TimeCapsuleLLM: LLM trained only on data from 1800-1875

Idea: Time-Limited Training as AGI Test

  • Many propose training a powerful model only on pre‑1900 (or similar) data and testing whether it can “rediscover” relativity, QM, or other major theories.
  • If it could derive anything substantially correct from period knowledge plus experimental results, some see that as strong evidence LLMs can do more than regurgitate.
  • Others argue the result would be uninformative or too easy to contaminate with post‑cutoff data.

Feasibility and Data Limitations

  • Major obstacle: not enough digitized, high‑quality pre‑1900 text to reach modern frontier scales; surviving text is skewed toward elites, newspapers, and tertiary sources.
  • OCR noise and metadata leaks are pervasive; avoiding post‑1900 contamination is hard.
  • Lack of era‑appropriate RLHF is another practical blocker.

Debate: Do LLMs “Think”?

  • One camp: LLMs are just token predictors, not capable of genuine reasoning or creating new paradigms; human cognition uses richer mechanisms than pattern continuation.
  • Counter‑camp: even if the training objective is next‑token prediction, internal representations can encode concepts and world models; emergent “concept manipulation” is argued and supported by interpretability work.
  • Some suggest language/token manipulation may be more central to human thought than assumed—but probably still not the whole story.

Einstein, Relativity, and Scientific Discovery

  • Several note that by 1900 many “building blocks” of relativity and QM existed (experiments, math, partial theories).
  • Disagreement centers on whether synthesis required uniquely human “abductive leaps” and willingness to reject prevailing axioms, or whether a large model could, in principle, find similar theories by recombining literature and simulated experiments.
  • Even if it could match Einstein once, it’s unclear whether such a system could keep pushing science forward indefinitely.

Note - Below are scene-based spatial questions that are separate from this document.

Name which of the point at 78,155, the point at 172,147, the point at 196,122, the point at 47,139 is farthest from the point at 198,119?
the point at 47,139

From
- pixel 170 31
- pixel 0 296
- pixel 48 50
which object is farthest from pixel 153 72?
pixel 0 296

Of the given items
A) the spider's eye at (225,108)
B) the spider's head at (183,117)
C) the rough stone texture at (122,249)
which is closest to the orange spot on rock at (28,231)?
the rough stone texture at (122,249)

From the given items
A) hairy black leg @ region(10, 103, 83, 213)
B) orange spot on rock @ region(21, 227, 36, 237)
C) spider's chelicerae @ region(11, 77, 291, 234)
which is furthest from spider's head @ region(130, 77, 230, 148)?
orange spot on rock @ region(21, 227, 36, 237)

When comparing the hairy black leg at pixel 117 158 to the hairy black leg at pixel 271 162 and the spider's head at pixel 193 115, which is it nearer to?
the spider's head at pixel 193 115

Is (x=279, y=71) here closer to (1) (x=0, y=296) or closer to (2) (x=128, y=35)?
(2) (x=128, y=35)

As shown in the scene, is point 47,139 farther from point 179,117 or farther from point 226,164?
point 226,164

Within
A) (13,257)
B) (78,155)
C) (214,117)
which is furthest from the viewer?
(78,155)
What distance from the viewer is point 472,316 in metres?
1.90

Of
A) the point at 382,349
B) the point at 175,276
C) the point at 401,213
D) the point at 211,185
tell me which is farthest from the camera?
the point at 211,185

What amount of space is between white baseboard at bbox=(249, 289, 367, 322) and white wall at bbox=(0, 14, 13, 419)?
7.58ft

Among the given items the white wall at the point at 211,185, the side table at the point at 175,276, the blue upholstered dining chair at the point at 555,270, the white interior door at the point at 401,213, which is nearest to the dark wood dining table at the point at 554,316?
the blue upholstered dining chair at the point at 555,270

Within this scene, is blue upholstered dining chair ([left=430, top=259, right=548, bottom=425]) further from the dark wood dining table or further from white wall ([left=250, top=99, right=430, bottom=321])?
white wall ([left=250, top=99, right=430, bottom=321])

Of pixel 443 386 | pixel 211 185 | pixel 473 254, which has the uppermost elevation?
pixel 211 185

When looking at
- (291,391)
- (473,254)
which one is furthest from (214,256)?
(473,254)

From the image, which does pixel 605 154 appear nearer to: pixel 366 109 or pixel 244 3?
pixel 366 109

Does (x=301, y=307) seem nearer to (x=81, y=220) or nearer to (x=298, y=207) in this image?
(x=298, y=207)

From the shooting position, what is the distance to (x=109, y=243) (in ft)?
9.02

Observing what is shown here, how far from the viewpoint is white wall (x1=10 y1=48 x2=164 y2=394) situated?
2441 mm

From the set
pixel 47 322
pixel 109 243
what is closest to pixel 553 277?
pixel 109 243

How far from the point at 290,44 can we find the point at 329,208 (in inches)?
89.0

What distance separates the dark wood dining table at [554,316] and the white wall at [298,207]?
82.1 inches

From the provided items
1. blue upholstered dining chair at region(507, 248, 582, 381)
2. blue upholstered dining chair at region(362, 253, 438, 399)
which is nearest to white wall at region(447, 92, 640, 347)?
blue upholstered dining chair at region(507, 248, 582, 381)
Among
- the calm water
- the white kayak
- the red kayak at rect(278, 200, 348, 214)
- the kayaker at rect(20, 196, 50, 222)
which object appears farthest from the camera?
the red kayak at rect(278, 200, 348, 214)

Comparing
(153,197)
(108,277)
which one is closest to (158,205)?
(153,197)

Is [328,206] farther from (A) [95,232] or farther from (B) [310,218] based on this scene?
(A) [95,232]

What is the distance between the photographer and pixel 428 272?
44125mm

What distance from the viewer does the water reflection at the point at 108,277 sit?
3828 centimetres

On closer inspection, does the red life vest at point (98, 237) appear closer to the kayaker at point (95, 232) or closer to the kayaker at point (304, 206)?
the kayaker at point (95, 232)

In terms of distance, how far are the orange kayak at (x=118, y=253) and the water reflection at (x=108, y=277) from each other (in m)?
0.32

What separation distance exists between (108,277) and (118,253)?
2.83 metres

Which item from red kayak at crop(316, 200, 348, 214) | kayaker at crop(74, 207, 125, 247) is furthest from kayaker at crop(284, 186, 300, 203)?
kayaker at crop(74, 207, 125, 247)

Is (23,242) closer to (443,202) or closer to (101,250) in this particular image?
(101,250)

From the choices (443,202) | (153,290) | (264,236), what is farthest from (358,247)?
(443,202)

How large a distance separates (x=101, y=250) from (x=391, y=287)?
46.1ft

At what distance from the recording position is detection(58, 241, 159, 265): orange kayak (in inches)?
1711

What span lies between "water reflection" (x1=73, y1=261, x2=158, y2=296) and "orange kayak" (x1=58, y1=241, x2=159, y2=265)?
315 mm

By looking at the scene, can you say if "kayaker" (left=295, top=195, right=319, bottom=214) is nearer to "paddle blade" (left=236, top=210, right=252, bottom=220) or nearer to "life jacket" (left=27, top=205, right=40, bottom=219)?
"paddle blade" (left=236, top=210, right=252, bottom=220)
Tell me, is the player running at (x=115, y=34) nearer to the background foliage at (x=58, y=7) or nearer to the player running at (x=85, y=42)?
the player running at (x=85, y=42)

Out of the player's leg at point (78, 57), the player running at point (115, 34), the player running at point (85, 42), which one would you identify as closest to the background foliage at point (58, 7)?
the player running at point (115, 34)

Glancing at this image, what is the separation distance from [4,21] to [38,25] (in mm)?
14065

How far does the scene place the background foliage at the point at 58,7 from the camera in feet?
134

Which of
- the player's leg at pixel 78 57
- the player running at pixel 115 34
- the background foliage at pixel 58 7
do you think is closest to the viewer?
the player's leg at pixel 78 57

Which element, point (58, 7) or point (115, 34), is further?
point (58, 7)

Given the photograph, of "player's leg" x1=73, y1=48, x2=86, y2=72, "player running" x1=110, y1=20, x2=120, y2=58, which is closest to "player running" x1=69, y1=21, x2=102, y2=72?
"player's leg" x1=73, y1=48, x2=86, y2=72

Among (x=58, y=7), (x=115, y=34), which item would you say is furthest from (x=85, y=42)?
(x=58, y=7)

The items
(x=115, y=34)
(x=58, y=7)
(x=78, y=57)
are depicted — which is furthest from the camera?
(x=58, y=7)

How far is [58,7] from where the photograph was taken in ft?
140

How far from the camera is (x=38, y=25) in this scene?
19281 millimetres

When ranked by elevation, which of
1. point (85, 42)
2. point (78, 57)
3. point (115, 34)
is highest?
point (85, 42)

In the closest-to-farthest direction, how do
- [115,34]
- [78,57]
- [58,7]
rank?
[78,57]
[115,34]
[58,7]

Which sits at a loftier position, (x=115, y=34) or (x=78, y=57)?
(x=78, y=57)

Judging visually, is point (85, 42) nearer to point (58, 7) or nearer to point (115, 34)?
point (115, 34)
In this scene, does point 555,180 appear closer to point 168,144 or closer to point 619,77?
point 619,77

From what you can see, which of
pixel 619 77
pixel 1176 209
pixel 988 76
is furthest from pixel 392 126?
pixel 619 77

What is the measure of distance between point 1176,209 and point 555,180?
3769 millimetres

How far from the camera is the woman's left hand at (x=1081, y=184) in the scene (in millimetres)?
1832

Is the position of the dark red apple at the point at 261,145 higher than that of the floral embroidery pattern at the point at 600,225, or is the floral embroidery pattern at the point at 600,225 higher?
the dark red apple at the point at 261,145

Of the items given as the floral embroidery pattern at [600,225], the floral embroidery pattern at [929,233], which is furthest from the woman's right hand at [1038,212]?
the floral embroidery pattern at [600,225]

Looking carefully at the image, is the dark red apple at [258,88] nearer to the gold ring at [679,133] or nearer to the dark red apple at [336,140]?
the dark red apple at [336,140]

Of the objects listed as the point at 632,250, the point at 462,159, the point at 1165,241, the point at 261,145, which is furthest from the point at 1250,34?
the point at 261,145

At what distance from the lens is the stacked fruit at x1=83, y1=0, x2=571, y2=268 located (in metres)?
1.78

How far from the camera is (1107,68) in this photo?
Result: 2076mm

Alternative Evaluations and Benchmarks

  • Suggestions include:
    • Training era‑cutoff models and testing them on future corpora as compression/perplexity benchmarks.
    • Time‑sliced SWE and science benchmarks (pre‑date training vs post‑date evaluation).
    • Letting a pre‑cutoff model propose experiments while “nature” is simulated by humans or code.

Historical Simulation, Bias, and Use Cases

  • Many are excited about models that “speak from” a given era to expose historical mindsets, biases, and blind spots.
  • Others caution that such models reflect archival survivorship bias and may overrepresent official or elite voices.
  • Some see value in copyright‑clean, cutoff models as research tools and for safer experimentation.

Current TimeCapsuleLLM Quality and Engineering Notes

  • Users report outputs often resemble a Markov chain: repetitive, incoherent, and not chat‑ready.
  • Models are small (hundreds of millions of parameters) and lack serious post‑training or instruction tuning, limiting their usefulness beyond the proof‑of‑concept.
  • Calls for better dataset release, curation, reproducible scripts, and easy chat/web demos are common.